Je tiens d'abord à remercier la commission d'avoir souhaité m'entendre. Je ferai quelques observations à double titre : d'une part en raison de mes fonctions actuelles et d'autre part en tant que magistrat du parquet durant quarante ans. Comme vous l'indiquiez, je me suis exprimé sur le sujet sur France Inter en août dernier, à la suite d'une question d'un auditeur.
Je rappellerai avant tout certains principes, en particulier celui fixé par l'article 12 du code de procédure pénale : la police judiciaire est exercée sous la direction des magistrats, sous l'autorité des parquetiers pour les enquêtes et sous l'autorité des juges d'instruction pour les investigations effectuées sous commission rogatoire.
Ce principe a valeur constitutionnelle depuis la décision rendue par le Conseil constitutionnelle sur la loi d'orientation et de programmation pour la performance de la sécurité intérieure le 10 mars 2011. Il résulte de l'article 66 de la Constitution que la police judiciaire doit être placée sous la direction et le contrôle de l'autorité judiciaire. À cette fin, les dispositions du code de procédure pénale assurent le contrôle direct et effectif de l'autorité judiciaire sur les officiers et agents de police judiciaire. Ce principe se fonde principalement sur le fait que, conformément à la Constitution, l'autorité judiciaire est la gardienne de la liberté individuelle. Il en découle notamment le libre choix du service enquêteur par le procureur de la République ou le juge d'instruction. Il s'agit aussi d'un moyen indispensable pour que le procureur de la République puisse mettre en oeuvre, au travers des enquêtes qu'il diligente, la politique pénale décidée par le Gouvernement.
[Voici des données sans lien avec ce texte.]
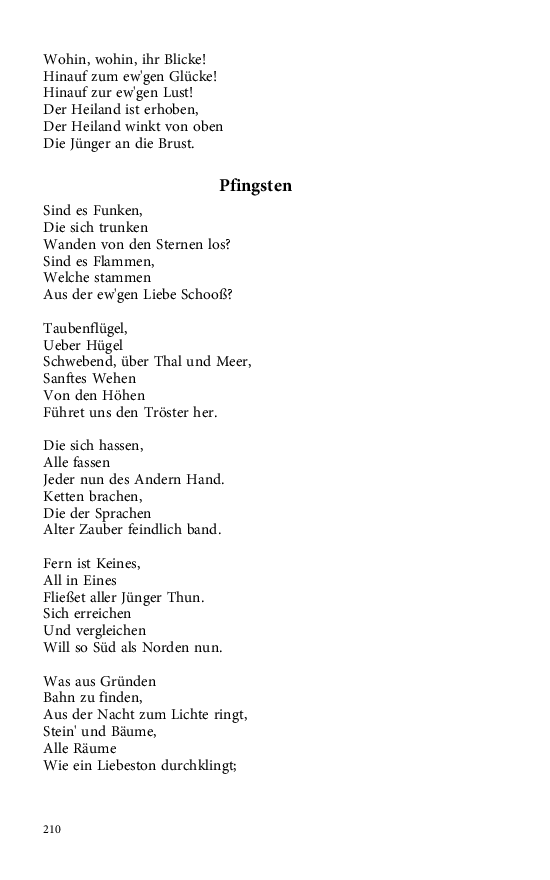 Wohin, wohin, ihr Blicke!
Hinauf zum ew'gen Glücke!
Hinauf zur ew'gen Lust!
Der Heiland ist erhoben,
Der Heiland winkt von oben
Die Jünger an die Brust.

Pfingsten

Sind es Funken,
Die sich trunken
Wanden von den Sternen los?
Sind es Flammen,
Welche stammen
Aus der ew'gen Liebe Schooß?

Taubenflügel,
Ueber Hügel
Schwebend, über Thal und Meer,
Sanftes Wehen
Von den Höhen
Führet uns den Tröster her.

Die sich hassen,
Alle fassen
Jeder nun des Andern Hand.
Ketten brachen,
Die der Sprachen
Alter Zauber feindlich band.

Fern ist Keines,
All in Eines
Fließet aller Jünger Thun.
Sich erreichen
Und vergleichen
Will so Süd als Norden nun.

Was aus Gründen
Bahn zu finden,
Aus der Nacht zum Lichte ringt,
Stein' und Bäume,
Alle Räume
Wie ein Liebeston durchklingt;

210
Au nom de ces principes, le 26 octobre 2022, le Conseil supérieur de la magistrature, garant de l'indépendance de la justice, a souhaité faire part de sa préoccupation sur le contenu de la réforme de l'organisation de la police nationale.
Les propos publics que j'ai tenus à la radio sur la mise en oeuvre de la réforme datent de la fin du mois d'août. Depuis, face à l'unanimité des critiques, le ministre de l'intérieur et le directeur général de la police nationale ont précisé les contours du projet envisagé et qui reste encore aujourd'hui en construction. Cela complique d'ailleurs l'appréciation de la réforme et il reste délicat pour moi d'en apprécier les effets concrets. Le ministère de l'intérieur évoque désormais des garanties pour le respect du principe de direction de la police judiciaire par les procureurs. J'ai également entendu que l'échelon zonal serait préservé, et que les offices et antennes de police judiciaire ne connaîtraient pas de modification. Je n'en sais toutefois pas davantage. Je suppose donc que l'exercice que vous me demandez consiste à cibler les enjeux au regard de mon expérience.